As title states, how wide of a crack will cactus juice fill in while stabilizing? Have some woods with small cracks in them and curious to see what I can expect from the resin to realisticly fill. The widest crack is maybe 16th inch at most.


----------



## DKMD (Feb 17, 2016)

You can't count on it to fill cracks in a structural way, and it may create ugly, crusty areas in the blanks.

Reactions: Agree 3


----------



## ironman123 (Feb 17, 2016)

Zip.


----------



## Blueglass (Feb 18, 2016)

I've been experimenting with West Marine penetrating epoxy for filling cracks and voids. So far so good. Dries very clear.


----------



## barry richardson (Feb 18, 2016)

Blueglass said:


> I've been experimenting with West Marine penetrating epoxy for filling cracks and voids. So far so good. Dries very clear.


I just checked that stuff out, looks like it would be great for punky areas, is it thick enough to fill cracks on a vertical surface without running out?


----------



## Chris S. (Feb 18, 2016)

Thanks for info. Epoxy idea very interesting. Wonder if that would work well on redwood burl as stuff I have doesn't seem to stabilize well at all. Almost like resin to thin. Maybe epoxy would be thin enough to penetrate but thick enough to stay put.


----------



## Blueglass (Feb 18, 2016)

barry richardson said:


> I just checked that stuff out, looks like it would be great for punky areas, is it thick enough to fill cracks on a vertical surface without running out?
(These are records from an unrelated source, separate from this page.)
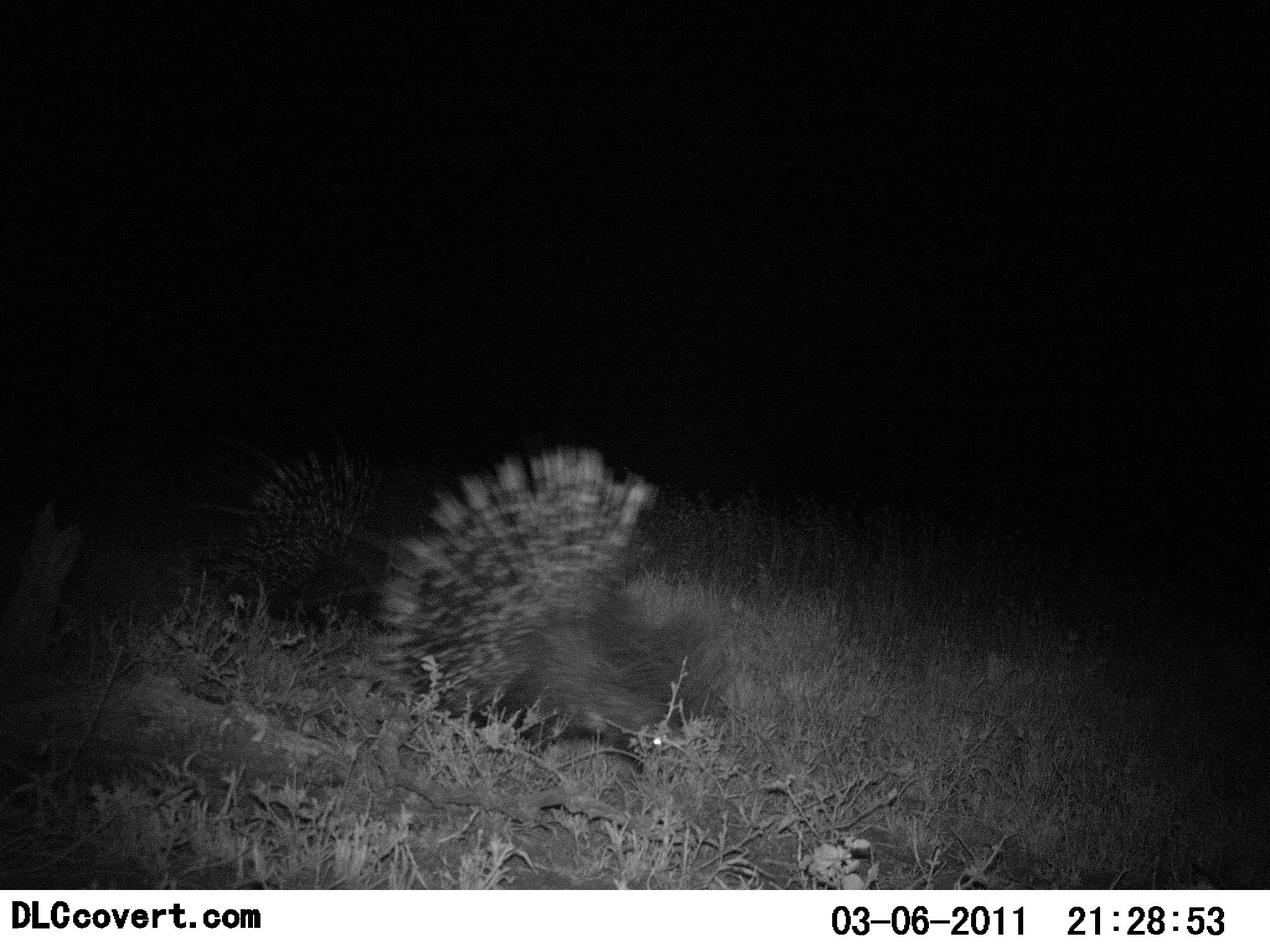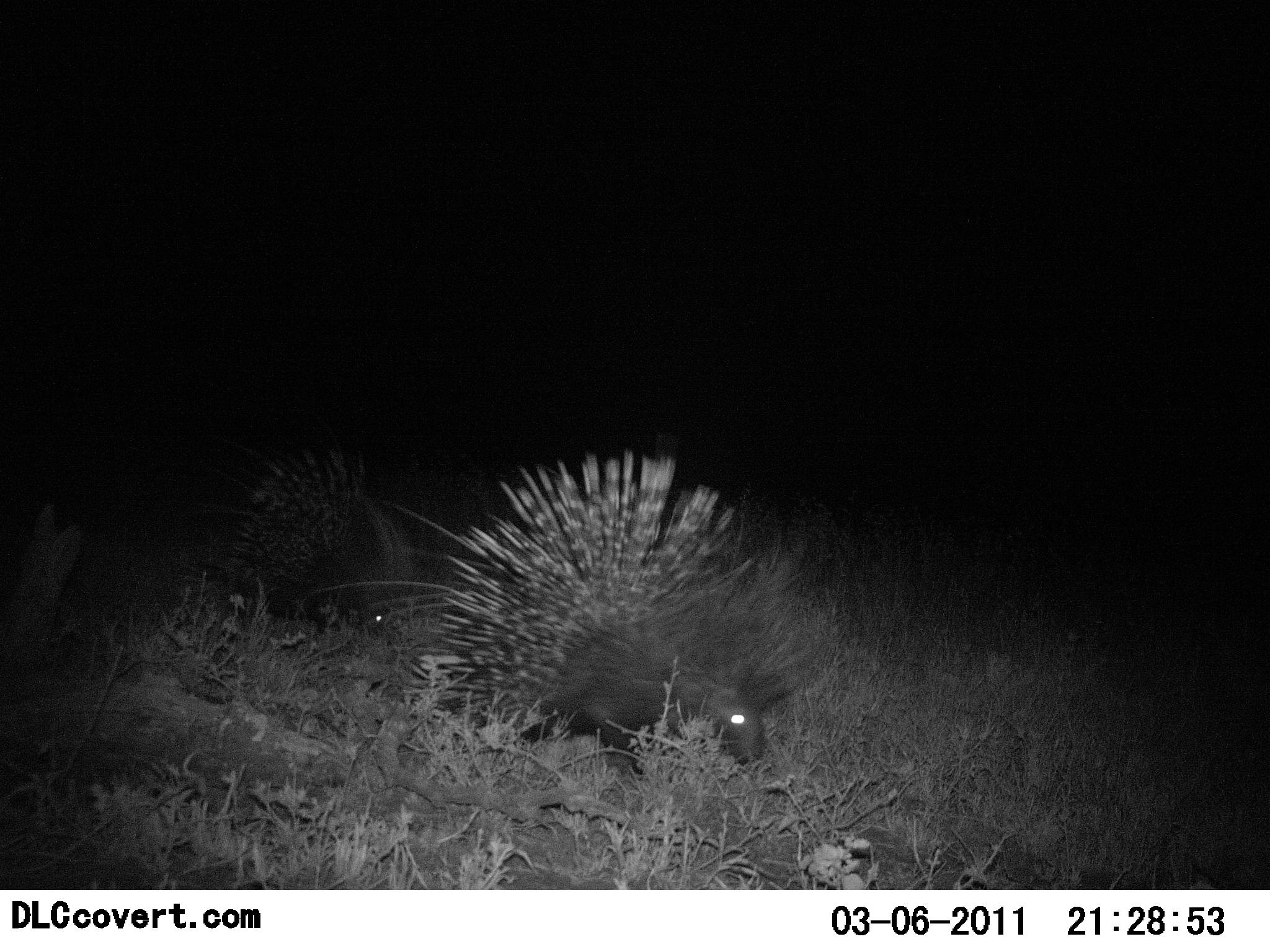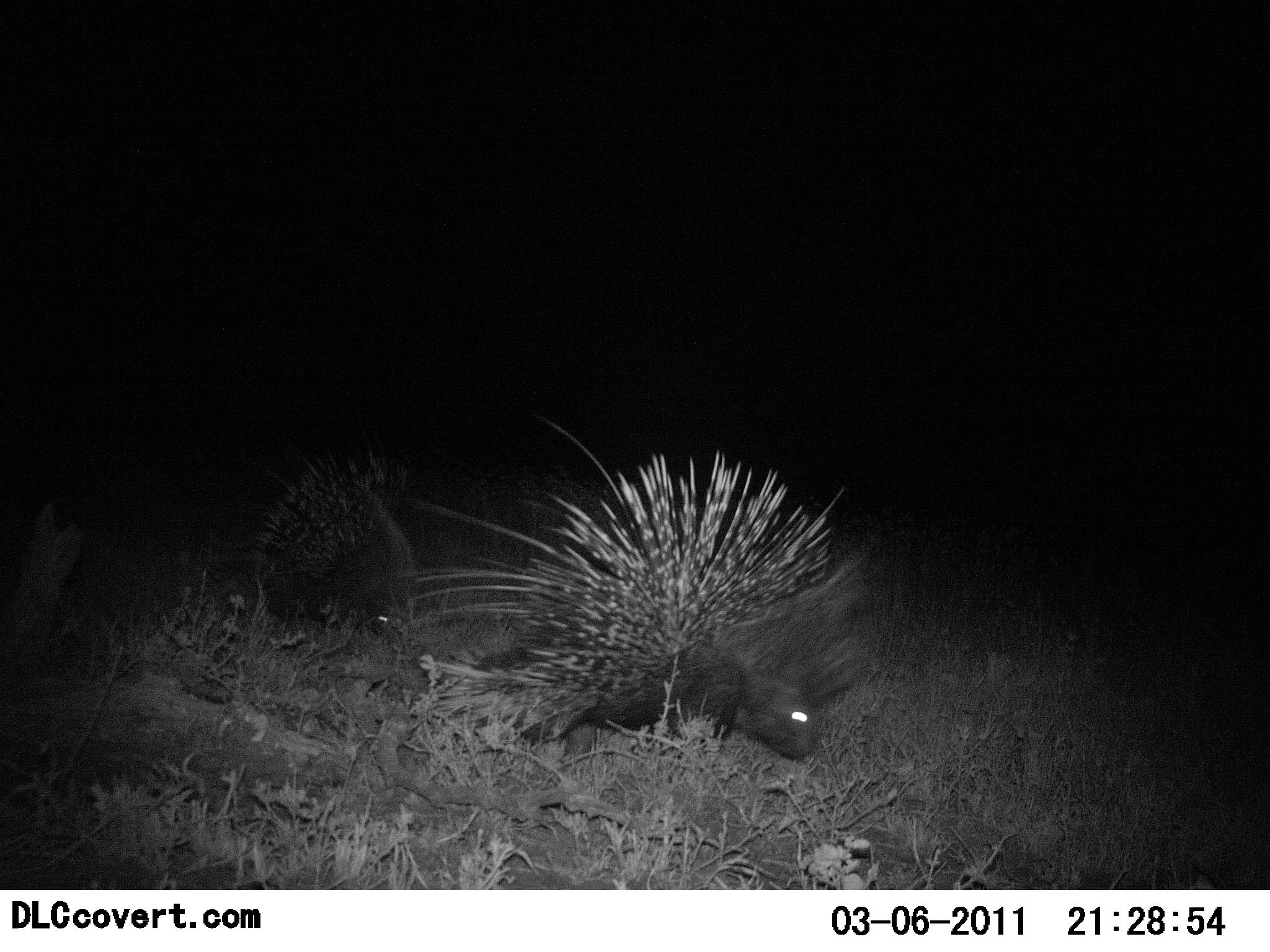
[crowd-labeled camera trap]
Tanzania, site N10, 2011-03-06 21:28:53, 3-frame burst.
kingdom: Animalia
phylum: Chordata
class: Mammalia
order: Rodentia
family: Hystricidae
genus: Hystrix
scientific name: Hystrix cristata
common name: crested porcupine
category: porcupine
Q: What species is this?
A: Porcupine (crested porcupine) (Hystrix cristata).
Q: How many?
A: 2.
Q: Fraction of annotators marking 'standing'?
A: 10%.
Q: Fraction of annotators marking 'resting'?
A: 0%.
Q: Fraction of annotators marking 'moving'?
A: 90%.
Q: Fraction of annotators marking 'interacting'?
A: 0%.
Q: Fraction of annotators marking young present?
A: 0%.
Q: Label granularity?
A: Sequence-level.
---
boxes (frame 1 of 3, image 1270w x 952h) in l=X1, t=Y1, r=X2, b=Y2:
animal: l=371, t=445, r=736, b=761; l=192, t=421, r=380, b=630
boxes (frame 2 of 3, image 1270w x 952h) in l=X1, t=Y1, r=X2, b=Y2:
animal: l=443, t=449, r=807, b=775; l=214, t=446, r=417, b=637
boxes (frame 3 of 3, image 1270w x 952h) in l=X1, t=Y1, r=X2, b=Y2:
animal: l=422, t=419, r=870, b=761; l=246, t=444, r=418, b=636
I tape off all areas it may run out. I am picking up the regular epoxy and special clear hardener to finish off some bigger gaps.


----------



## chanser123 (Feb 18, 2016)

Redwood doesnt work well because of the oilk in it. Take a very long soak but it does penetrate.


----------



## chanser123 (Feb 18, 2016)

oil in it""


----------



## Blueglass (Feb 18, 2016)

The 1/16 crack I think the penetrating epoxy would work great. I pour it on and use any make shift scraper ( business card, credit card, thin cut offs) and work it in. I treat boards horizontal, not sure about vertical. Experiment although it is pricey it goes a long way, IMO. 1/8 or bigger I am following up with Specîal Clear Hardener.


----------